Frozen funds push for redemptions thaw

retail investors mortgage federal government australian financial services superannuation funds IFSA chief executive morningstar

23 January 2009
| By Mike Taylor |

The Federal Government will face renewed pressure to inject new flexibility into bank guarantee arrangements in the face of the Australian financial services industry having started 2009 in the unprecedented position of having more than 70 funds in which redemptions remain frozen.

The chief executive of the Investment and Financial Services Association (IFSA), Richard Gilbert, acknowledged the high number of funds in which redemptions remain frozen represents an unfortunate way to start the New Year, but argued the situation had been stabilising.

He said the majority of funds affected were in the mortgage trust sector and pointed to the fact that a number of those funds had moved to assist investors by switching to quarterly redemptions.

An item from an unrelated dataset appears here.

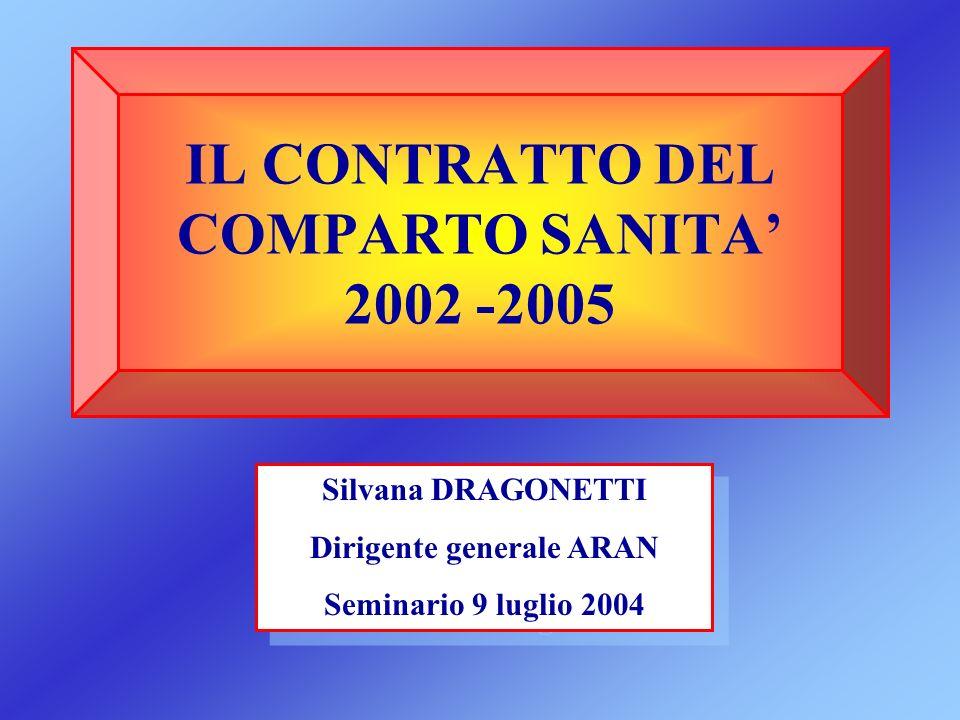 IL CONTRATTO DEL COMPARTO SANITA' 2002 -2005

“The industry is not being inundated with complaints or enquiries and I believe, for many people, mortgage fund exposure was just one facet of a broader investment portfolio,” he said.

Gilbert also said IFSA was continuing to lobby the Federal Government with a view to injecting more flexibility into its bank guarantee regime.

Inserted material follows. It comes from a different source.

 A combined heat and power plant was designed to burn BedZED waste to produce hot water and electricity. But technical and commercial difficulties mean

It was the bank guarantee that placed liquidity pressure on mortgage funds as, in the so-called ‘dash for cash’, many retail people sought to redeem their investments and shift them to ‘government guaranteed’ bank products.

According to data compiled by ratings house Morningstar, 71 funds have frozen redemptions, although a number had moved to allow quarterly arrangements.

Commenting on the impact on institutional investors such as superannuation funds, Mercer Human Resources Consulting worldwide partner Russell Mason said the situation had created liquidity issues and made funds more reliant on the superannuation guarantee inflows.

“What is concerning is that there appears to be a number of managers who are simply not making great speed in terms of altering their redemption positions,” he said.

Mason said the problem was undoubtedly more pressing for retail investors with exposure to mortgage funds.

“How do you retire if you can’t redeem your money?”

The deputy managing director of Frontier Investment Consulting, Kristian Fok, said it was a question of whether investors regarded their exposure to particular funds as being liquid or illiquid.

He said if superannuation funds were prepared to regard the investments as illiquid and were prepared to hold them to maturity then they might obtain the original value of their investments.